Requests
1. Echo word for word the part of the hedge trimmer guide that opens with the words containing "The Ultimate Hedge" and closes with "expensive ongoing maintenance.".
2. In the hedge trimmer guide, what two drawbacks of longer blades are given?

Source excerpt
-------------------------

The Ultimate Hedge Trimmer Buying Guide
Keeping your hedges and bushes neatly trimmed is no longer a chore. The days of manually trimming with shears are long gone. With the correct hedge trimmer, all your trimming jobs will be done quickly, easily and safely, leaving you time to enjoy a beautiful garden, without aching arms.
Generally, the longer the blade, the faster your trimming job will be, However, longer blades are more expensive to buy, and heavier in operation. This guide will help you choose the perfect hedge trimmer for your requirements.
The most cost-effective choice, electric hedge trimmers are light-weight and quiet. They don't have the limited run time between chargers that cordless trimmers suffer from. As well as being the least expensive type of trimmer to buy, there shouldn't be any expensive ongoing maintenance.
With no fuel to mix and no gasoline engine to service, an electric hedge trimmer will start with push of a button, even after being stored all winter.
The power and performance of a modern electric trimmer may surprise you. While gasoline is still the power unit of choice for commercial users, modern electric trimmers can be almost as powerful.
Electric hedge trimmers are normally lighter than cordless or gasoline trimmers of equal performance. They are less noisy than gasoline trimmers, and don't come with the noxious exhaust fumes of the gasoline type.

-------------------------

Material
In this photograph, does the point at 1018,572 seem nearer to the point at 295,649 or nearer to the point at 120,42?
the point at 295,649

-------------------------

Full answers
1.
The Ultimate Hedge Trimmer Buying Guide
Keeping your hedges and bushes neatly trimmed is no longer a chore. The days of manually trimming with shears are long gone. With the correct hedge trimmer, all your trimming jobs will be done quickly, easily and safely, leaving you time to enjoy a beautiful garden, without aching arms.
Generally, the longer the blade, the faster your trimming job will be, However, longer blades are more expensive to buy, and heavier in operation. This guide will help you choose the perfect hedge trimmer for your requirements.
The most cost-effective choice, electric hedge trimmers are light-weight and quiet. They don't have the limited run time between chargers that cordless trimmers suffer from. As well as being the least expensive type of trimmer to buy, there shouldn't be any expensive ongoing maintenance.

2. Longer blades are more expensive to buy and heavier in operation.